नान्तःप्रज्ञं न बहिष्प्रज्ञं नोभयतःप्रज्ञं न प्रज्ञानघनं न प्रज्ञं नाप्रज्ञम्। अदृष्टम-
व्यवहार्यमग्राह्यम अलक्षणमचिन्त्यमव्यप-देश्यमेकात्मप्रत्ययसारं प्रपञ्चोपशमं शान्तं
शिवमद्वैतं चतुर्थं मन्यन्ते स आत्मा स विज्ञेयः॥

nāntaḥprajñaṃ na bahiṣprajñaṃ nobhayataḥprajñam na prajñānaghanaṃ na prajñaṃ nāprajñam. adṛṣṭama-
vyavahāryamagrāhyam alakṣaṇamacintyamavyapa-deśyamekātmapratyayasāraṃ prapañcopaśamaṃ śāntaṃ
śivamadvaitaṃ caturthaṃ manyante sa ātmā sa vijñeyaḥ..

It is not that which is conscious of the internal subjective world, not that which is conscious of the external world, not that which is conscious of both, nor that which is a mass of Consciousness, nor that which is simple Consciousness, nor is it unconscious. It is unseen by any sense organ, unrelated to anything, incomprehensible by the mind, uninferrable, unthinkable, indescribable, essentially of the Self alone, negating all phenomena; it is peaceful, all bliss and non-dual. This is what is known as the fourth (turiya). This is the Atman and this is to be realised.1

“A Vedantic teacher was once approached by a mahatma one afternoon,” said Sri Gurudev, “asking him with all reverence, ‘Explain to me, sir, the nature of the Self.’”

□ □ □ □

[Work to complete]
**1)** In the verse on the Self, what is the fourth known as?
**2)** In the verse on the Self, rewrite the part that opens with the words containing "नान्तःप्रज्ञं न बहिष्प्रज्ञं" and closes with "ātmā sa vijñeyaḥ..", changing "caturthaṃ" to "turīyaṃ".

Dataset items
□ □ □ □

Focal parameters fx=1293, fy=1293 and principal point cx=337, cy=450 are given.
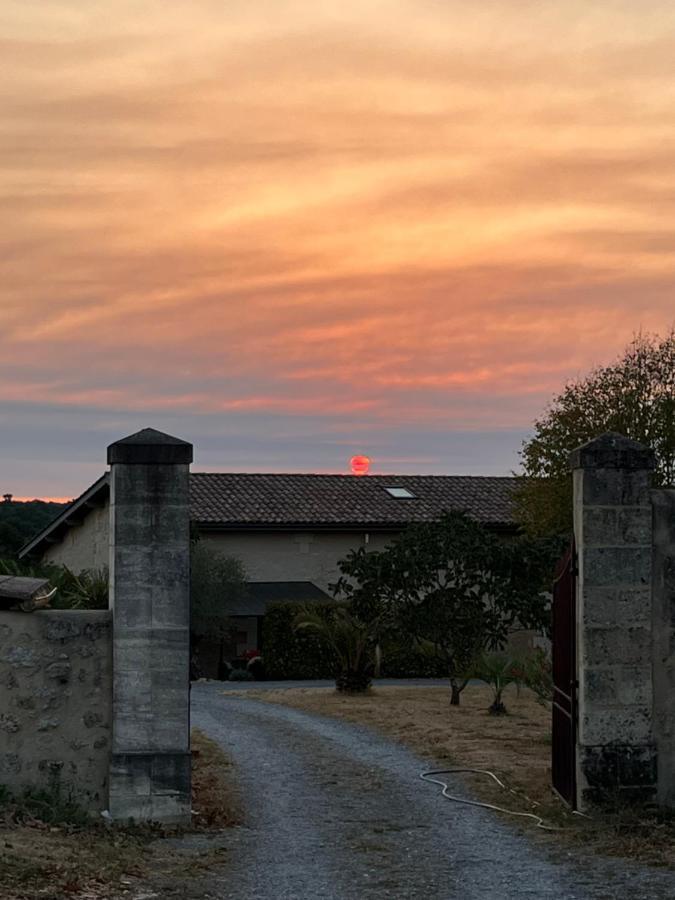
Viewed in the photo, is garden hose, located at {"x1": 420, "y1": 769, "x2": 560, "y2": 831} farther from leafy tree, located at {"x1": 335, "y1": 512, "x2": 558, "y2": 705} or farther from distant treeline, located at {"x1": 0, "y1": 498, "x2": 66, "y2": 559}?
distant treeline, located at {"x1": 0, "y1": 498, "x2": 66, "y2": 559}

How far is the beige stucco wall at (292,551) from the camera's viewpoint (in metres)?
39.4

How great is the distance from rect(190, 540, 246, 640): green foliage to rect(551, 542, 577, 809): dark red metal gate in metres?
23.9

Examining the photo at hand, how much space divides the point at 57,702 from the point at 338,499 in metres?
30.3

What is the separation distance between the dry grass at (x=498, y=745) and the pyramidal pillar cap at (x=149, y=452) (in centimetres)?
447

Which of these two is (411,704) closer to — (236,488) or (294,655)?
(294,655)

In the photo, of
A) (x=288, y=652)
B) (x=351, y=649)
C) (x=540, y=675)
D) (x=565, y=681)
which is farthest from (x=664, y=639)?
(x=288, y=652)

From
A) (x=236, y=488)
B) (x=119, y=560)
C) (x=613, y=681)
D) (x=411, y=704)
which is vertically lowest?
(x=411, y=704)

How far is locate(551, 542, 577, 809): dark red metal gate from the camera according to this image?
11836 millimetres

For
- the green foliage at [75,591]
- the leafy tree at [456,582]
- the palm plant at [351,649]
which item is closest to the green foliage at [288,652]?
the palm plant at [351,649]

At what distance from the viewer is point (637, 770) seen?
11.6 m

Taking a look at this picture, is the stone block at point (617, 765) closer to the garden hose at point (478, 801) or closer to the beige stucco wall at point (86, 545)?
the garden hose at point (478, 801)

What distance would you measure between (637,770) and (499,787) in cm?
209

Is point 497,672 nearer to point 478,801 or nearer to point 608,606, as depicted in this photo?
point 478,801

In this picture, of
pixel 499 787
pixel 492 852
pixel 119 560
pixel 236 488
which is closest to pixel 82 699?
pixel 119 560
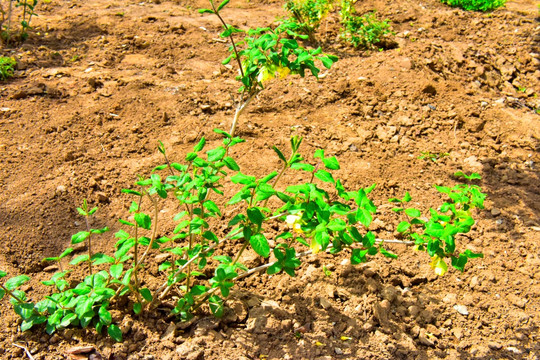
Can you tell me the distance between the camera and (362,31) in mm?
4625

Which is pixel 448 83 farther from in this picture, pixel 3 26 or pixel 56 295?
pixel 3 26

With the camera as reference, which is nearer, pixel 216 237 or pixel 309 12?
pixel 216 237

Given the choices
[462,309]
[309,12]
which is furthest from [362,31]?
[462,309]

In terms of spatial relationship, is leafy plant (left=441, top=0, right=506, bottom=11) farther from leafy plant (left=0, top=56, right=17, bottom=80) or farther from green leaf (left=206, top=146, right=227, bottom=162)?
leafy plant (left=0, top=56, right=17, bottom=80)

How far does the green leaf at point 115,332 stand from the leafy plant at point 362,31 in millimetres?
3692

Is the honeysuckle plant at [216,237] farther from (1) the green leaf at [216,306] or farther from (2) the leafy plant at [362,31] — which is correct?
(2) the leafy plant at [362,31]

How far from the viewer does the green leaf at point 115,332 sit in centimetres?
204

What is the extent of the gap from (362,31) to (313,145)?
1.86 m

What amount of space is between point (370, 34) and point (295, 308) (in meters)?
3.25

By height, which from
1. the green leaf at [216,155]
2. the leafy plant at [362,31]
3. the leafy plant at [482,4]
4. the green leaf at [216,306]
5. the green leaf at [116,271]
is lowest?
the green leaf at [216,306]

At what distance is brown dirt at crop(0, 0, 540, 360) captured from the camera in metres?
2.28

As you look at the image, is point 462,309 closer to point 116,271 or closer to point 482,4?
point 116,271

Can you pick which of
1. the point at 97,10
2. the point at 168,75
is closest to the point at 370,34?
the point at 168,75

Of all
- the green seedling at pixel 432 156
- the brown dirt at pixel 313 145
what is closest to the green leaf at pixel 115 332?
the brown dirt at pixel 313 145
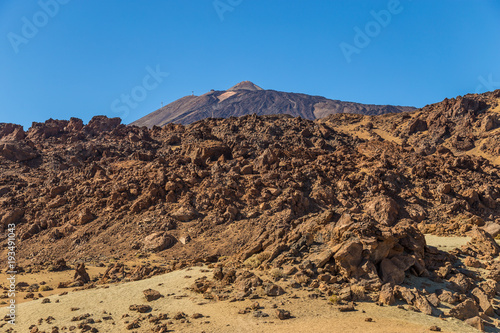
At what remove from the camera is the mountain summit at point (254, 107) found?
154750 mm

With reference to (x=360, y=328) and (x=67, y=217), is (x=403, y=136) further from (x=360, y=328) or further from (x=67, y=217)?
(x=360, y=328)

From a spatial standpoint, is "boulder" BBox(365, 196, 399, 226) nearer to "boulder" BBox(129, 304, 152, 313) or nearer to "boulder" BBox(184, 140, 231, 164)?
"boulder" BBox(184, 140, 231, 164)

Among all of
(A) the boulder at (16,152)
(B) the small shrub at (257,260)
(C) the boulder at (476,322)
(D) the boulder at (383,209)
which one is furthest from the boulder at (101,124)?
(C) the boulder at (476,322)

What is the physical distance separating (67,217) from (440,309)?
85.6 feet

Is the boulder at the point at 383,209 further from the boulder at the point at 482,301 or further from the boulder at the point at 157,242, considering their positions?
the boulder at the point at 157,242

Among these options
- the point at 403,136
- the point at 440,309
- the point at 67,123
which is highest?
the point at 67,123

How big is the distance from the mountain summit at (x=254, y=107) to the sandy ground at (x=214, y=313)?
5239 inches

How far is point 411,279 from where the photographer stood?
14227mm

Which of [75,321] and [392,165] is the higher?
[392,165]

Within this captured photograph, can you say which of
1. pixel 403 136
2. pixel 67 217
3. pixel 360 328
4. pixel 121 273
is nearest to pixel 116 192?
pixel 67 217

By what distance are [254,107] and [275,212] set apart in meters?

□ □ □ □

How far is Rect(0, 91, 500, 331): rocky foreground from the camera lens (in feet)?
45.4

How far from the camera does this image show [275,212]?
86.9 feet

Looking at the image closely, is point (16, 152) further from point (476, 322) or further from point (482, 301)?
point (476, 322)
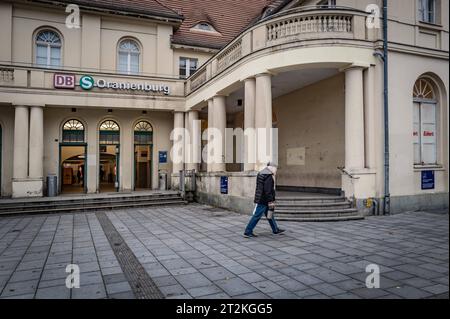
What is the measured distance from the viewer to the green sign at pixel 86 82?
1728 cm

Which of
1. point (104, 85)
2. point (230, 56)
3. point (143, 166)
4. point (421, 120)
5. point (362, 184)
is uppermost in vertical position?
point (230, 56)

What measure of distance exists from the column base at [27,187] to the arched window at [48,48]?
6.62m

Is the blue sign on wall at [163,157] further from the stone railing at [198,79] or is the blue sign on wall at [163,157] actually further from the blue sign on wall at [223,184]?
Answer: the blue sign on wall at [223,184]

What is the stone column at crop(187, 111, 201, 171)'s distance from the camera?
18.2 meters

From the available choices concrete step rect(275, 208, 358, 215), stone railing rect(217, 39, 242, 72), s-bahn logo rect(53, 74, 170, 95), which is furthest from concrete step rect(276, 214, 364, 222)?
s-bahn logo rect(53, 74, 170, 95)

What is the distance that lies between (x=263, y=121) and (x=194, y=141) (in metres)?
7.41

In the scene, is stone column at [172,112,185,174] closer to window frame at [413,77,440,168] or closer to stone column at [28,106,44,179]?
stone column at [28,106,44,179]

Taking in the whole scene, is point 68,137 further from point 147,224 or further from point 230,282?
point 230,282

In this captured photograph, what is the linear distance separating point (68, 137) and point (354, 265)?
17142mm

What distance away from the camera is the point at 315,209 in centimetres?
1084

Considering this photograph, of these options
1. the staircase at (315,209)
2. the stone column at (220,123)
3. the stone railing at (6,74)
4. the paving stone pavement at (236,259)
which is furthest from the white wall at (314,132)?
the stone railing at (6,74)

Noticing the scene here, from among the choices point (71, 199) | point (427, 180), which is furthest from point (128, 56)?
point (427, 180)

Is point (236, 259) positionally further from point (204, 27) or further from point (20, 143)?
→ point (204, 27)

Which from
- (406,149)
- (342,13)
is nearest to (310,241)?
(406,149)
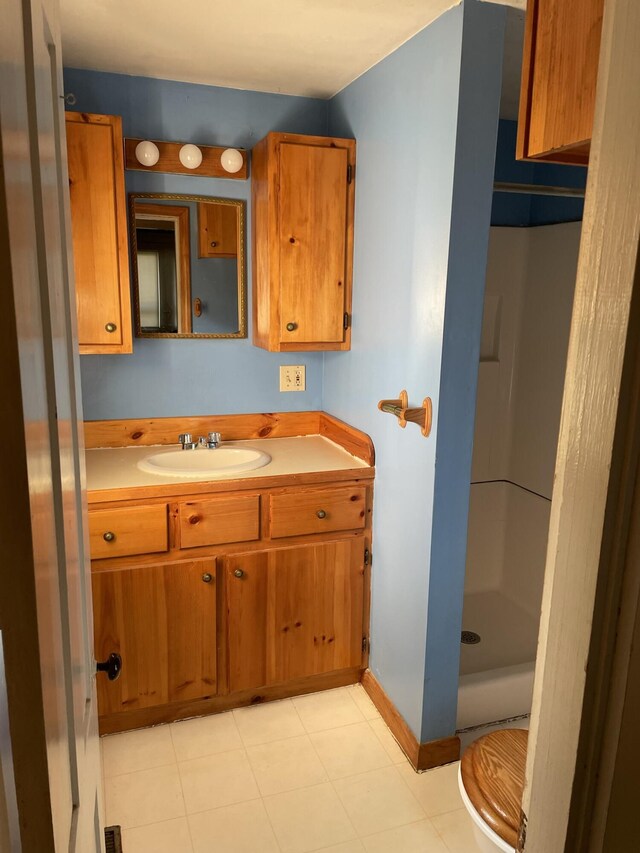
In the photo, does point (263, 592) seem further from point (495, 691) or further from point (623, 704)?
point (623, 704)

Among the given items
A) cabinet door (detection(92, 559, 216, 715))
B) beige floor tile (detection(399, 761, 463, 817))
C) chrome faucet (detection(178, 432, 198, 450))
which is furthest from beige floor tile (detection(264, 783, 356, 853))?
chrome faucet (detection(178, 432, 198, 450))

□ □ □ □

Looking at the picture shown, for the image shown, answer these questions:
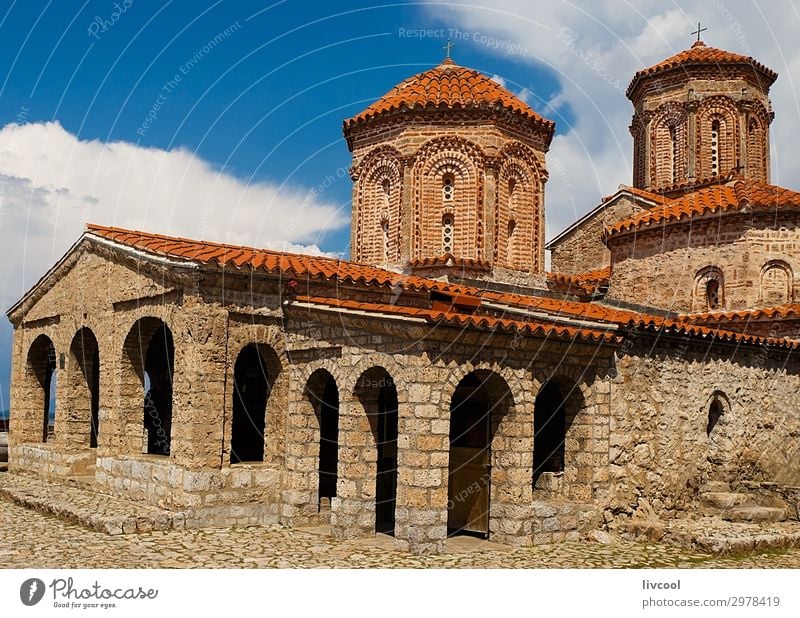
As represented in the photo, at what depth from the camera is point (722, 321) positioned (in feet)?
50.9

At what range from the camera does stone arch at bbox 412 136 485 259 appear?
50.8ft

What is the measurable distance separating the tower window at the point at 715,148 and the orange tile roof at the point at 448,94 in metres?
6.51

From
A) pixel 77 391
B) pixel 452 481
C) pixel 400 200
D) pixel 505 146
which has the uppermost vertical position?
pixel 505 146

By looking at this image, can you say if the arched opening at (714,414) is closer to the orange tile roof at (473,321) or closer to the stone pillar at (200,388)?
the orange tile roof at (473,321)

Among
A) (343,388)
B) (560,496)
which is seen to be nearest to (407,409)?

□ □ □ □

[Results]
**1)** Turiya

**2)**
नान्तःप्रज्ञं न बहिष्प्रज्ञं नोभयतःप्रज्ञं न प्रज्ञानघनं न प्रज्ञं नाप्रज्ञम्। अदृष्टम-
व्यवहार्यमग्राह्यम अलक्षणमचिन्त्यमव्यप-देश्यमेकात्मप्रत्ययसारं प्रपञ्चोपशमं शान्तं
शिवमद्वैतं चतुर्थं मन्यन्ते स आत्मा स विज्ञेयः॥

nāntaḥprajñaṃ na bahiṣprajñaṃ nobhayataḥprajñam na prajñānaghanaṃ na prajñaṃ nāprajñam. adṛṣṭama-
vyavahāryamagrāhyam alakṣaṇamacintyamavyapa-deśyamekātmapratyayasāraṃ prapañcopaśamaṃ śāntaṃ
śivamadvaitaṃ turīyaṃ manyante sa ātmā sa vijñeyaḥ..